Olga_Kuzmina - выбирайте "свои" образы!
Я с позволения,снова заберу себе "самый нежный образ слингопары" - Леля, "самый веселый образ слингопары" - Немо и "самый креативный образ слингопары" - Монтессори.
Рита тоже, думаю, не изменит традиции.
*Может и МаминЭко-магазин подключится в этом году?*

----------


## Мария Трофимова

С удовольствием выступим спонсорами! Расскажите, что именно от нас требуется. В качестве подарков могу предложить, например, подарочные сертификаты нашего магазина.
P.S. Слингопарад будет проходить в ближайшее воскресенье - 9 сентября?

----------


## yakudza

Для привлечения участников, думаю, нужно создать "встречу" "В контакте" и "мероприятие" в "одноклассниках"?
Там как раз можно и информацию о спонсорах и подарках разместить заранее, чтобы стимул был костюм готовить.

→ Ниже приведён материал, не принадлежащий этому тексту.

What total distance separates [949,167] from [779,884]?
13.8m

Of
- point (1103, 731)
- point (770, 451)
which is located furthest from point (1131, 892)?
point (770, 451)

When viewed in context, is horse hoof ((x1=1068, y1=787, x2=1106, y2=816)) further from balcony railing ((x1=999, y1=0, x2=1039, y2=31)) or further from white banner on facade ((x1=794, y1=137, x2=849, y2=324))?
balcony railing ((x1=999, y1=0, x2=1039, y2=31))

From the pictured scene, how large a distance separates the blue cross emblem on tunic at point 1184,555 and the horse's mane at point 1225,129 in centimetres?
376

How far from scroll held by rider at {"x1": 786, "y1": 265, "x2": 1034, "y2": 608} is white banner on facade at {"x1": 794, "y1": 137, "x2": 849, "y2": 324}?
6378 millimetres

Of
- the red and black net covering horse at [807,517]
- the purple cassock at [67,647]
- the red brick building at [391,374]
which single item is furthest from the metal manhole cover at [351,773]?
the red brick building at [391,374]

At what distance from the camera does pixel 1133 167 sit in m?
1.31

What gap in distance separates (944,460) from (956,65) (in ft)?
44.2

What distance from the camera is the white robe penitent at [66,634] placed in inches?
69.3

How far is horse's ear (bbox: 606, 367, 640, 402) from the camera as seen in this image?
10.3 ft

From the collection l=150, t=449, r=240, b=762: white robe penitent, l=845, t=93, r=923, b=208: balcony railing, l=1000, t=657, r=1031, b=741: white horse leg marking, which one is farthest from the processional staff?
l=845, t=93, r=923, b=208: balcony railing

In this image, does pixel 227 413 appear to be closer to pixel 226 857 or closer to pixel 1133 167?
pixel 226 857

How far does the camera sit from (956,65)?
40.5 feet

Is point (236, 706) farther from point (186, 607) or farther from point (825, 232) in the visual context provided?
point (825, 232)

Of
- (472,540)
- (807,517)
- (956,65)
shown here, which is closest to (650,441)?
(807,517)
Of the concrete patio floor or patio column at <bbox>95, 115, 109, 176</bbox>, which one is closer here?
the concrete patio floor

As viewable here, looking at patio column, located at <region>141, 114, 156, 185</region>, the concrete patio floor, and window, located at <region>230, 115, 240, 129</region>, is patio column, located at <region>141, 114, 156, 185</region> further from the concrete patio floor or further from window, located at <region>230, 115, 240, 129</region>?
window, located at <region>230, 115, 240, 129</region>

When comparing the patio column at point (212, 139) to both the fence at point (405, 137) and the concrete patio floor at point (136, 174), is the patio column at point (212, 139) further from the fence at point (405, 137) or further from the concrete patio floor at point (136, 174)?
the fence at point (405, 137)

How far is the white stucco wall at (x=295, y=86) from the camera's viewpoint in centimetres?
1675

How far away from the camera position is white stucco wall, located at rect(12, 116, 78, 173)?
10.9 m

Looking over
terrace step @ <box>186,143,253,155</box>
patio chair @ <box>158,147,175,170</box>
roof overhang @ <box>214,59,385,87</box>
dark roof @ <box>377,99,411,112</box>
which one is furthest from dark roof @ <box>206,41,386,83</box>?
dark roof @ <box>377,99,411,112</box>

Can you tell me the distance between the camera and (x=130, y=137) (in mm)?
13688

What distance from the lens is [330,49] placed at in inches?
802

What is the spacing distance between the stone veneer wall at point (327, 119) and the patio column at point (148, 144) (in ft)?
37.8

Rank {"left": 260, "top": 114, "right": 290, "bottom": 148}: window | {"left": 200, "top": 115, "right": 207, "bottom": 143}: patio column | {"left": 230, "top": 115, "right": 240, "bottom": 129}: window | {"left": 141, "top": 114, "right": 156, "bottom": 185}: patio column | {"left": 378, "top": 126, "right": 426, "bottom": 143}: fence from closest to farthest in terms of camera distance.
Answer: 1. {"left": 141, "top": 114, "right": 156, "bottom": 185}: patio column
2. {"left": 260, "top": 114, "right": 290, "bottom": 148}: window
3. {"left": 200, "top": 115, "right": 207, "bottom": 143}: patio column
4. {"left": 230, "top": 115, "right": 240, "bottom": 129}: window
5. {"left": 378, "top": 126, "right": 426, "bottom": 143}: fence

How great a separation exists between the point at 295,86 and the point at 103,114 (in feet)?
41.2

Только, к сожалению, мой тупой и медленный инет не позволяет мне заняться этим самой...

----------


## kiara

> что именно от нас требуется.


Маша, Вы можете придумать свои номинации на образ слингопары или просто предложить подарки- комплименты участникам)
А что в качестве подарка-это Вам решать.

----------


## Мария Трофимова

> Маша, Вы можете придумать свои номинации на образ слингопары или просто предложить подарки- комплименты участникам)
> А что в качестве подарка-это Вам решать.


Спасибо за ответ, Оксана!
А сколько нужно подарков? Кто входит в жюри - принимает решение о выборе победителей?
Как вообще все происходит? 

Относительно подарков я решила, что сертификаты - это лучший вариант! Кому их нужно передать (кто будет награждать победителей?)?

----------


## kiara

Все очень демократично)))))
Обычно, мы без жюри) - спонсор выбирает сам слингопары на свой вкус и сам же их награждает)
Сертификаты было бы неплохо Вам и вручать) Или Вы не планировали попарадить с нами?))))
Сколько - это как решите, один, три - десять, суммы тоже на Ваше усмотрение) может один "главный", ост - просто за участие, как вариант или....в общем - тут простор для Вашего спонсорства)
Заранее просто решите, будут ли у Вас подарки за образ или просто так- хорошим мамочкам))))) Мы включим информацию в листовки о спонсорах и призах, участникам парада будет стимул что-то придумать интересненькое!

----------


## kiara

> P.S. Слингопарад будет проходить в ближайшее воскресенье - 9 сентября?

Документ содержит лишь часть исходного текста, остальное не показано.